*What the task asks*
What you return must be the data below, word for word, without any images.

*Items listed in a dataset*

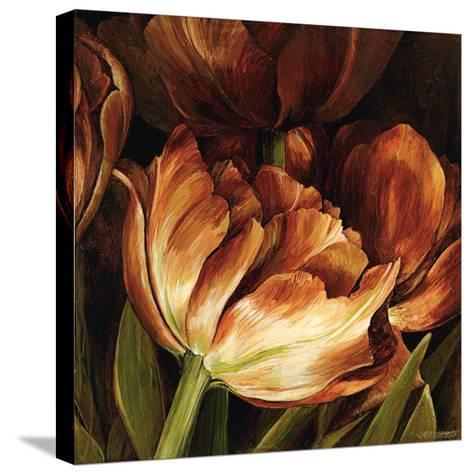 Color Harmony II-Linda Thompson-Stretched Canvas Print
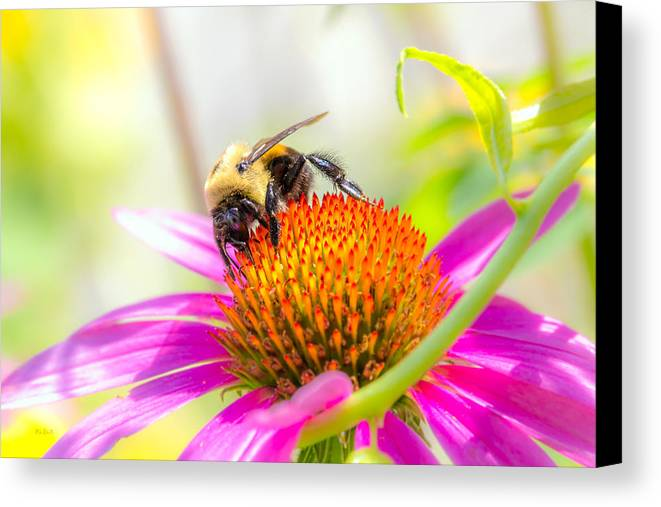 Bees Canvas Print featuring the photograph Bumble Bee by Bob Orsillo
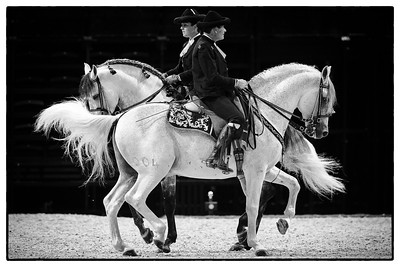 France, Paris : The Royal Andalusian School of Equestrian Art at the Accor Hotels Arena, Bercy, on  October 8th , 2016, in Paris, France - Photo Christophe Bricot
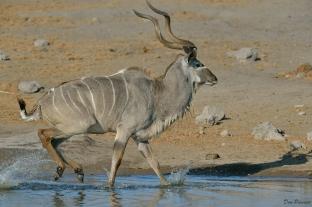 The Kudu bolts ...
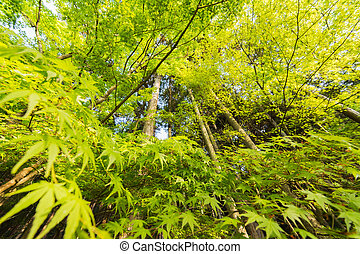 closeup emerald green maple trees.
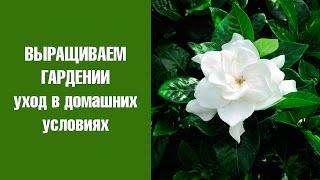 видео Гардения. Магические свойства растения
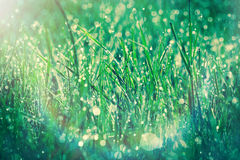 Morning dew on grass in spring Stock Photos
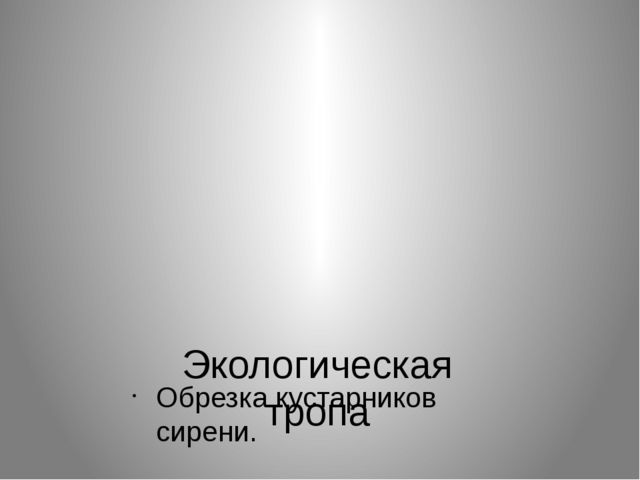 Экологическая тропа Обрезка кустарников сирени.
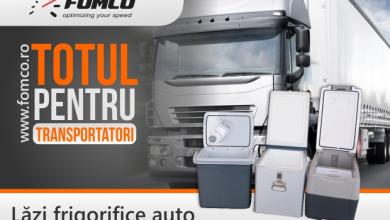Recomandări privind alegerea produsele frigorifice din cabina șoferului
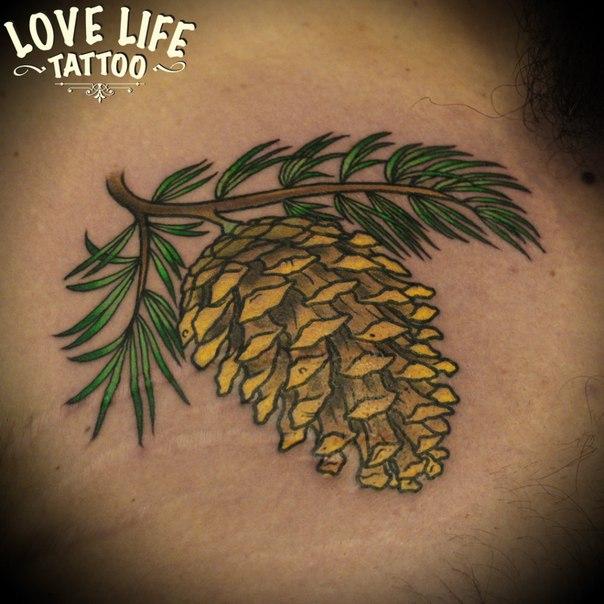татуировка шишки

*Written response*
 Color Harmony II-Linda Thompson-Stretched Canvas Print
 Bees Canvas Print featuring the photograph Bumble Bee by Bob Orsillo
 France, Paris : The Royal Andalusian School of Equestrian Art at the Accor Hotels Arena, Bercy, on  October 8th , 2016, in Paris, France - Photo Christophe Bricot
 The Kudu bolts ...
 closeup emerald green maple trees.
 видео Гардения. Магические свойства растения
 Morning dew on grass in spring Stock Photos
 Экологическая тропа Обрезка кустарников сирени.
Recomandări privind alegerea produsele frigorifice din cabina șoferului
татуировка шишки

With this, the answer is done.